### Problem
All lines ahead of the one containing "A simpler architecture" are to be left out; that line and each one after it, through the end of the records below, are to be duplicated exactly.
====== Dataset excerpts
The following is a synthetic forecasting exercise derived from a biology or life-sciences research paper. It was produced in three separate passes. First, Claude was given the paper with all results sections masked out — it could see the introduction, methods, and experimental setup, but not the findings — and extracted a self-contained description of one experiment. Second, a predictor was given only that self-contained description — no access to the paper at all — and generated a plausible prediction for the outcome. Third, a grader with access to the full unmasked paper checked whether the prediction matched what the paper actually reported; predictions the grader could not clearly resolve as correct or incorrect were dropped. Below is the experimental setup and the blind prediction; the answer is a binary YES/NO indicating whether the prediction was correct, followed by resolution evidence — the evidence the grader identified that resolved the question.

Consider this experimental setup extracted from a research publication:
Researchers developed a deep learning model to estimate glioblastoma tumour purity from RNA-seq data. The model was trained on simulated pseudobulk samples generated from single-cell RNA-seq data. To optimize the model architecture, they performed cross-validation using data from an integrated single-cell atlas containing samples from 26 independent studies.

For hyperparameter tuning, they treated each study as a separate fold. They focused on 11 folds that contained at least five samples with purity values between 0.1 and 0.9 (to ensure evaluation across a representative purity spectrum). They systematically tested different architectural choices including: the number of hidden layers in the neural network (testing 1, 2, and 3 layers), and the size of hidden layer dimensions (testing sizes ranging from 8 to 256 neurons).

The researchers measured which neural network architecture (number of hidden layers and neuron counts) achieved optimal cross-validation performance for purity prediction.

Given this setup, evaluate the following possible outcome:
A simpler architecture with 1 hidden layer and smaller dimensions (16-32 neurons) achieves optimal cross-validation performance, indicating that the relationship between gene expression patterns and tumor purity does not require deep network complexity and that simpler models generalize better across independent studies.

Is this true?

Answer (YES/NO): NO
============
### Solution for this task
A simpler architecture with 1 hidden layer and smaller dimensions (16-32 neurons) achieves optimal cross-validation performance, indicating that the relationship between gene expression patterns and tumor purity does not require deep network complexity and that simpler models generalize better across independent studies.

Is this true?

Answer (YES/NO): NO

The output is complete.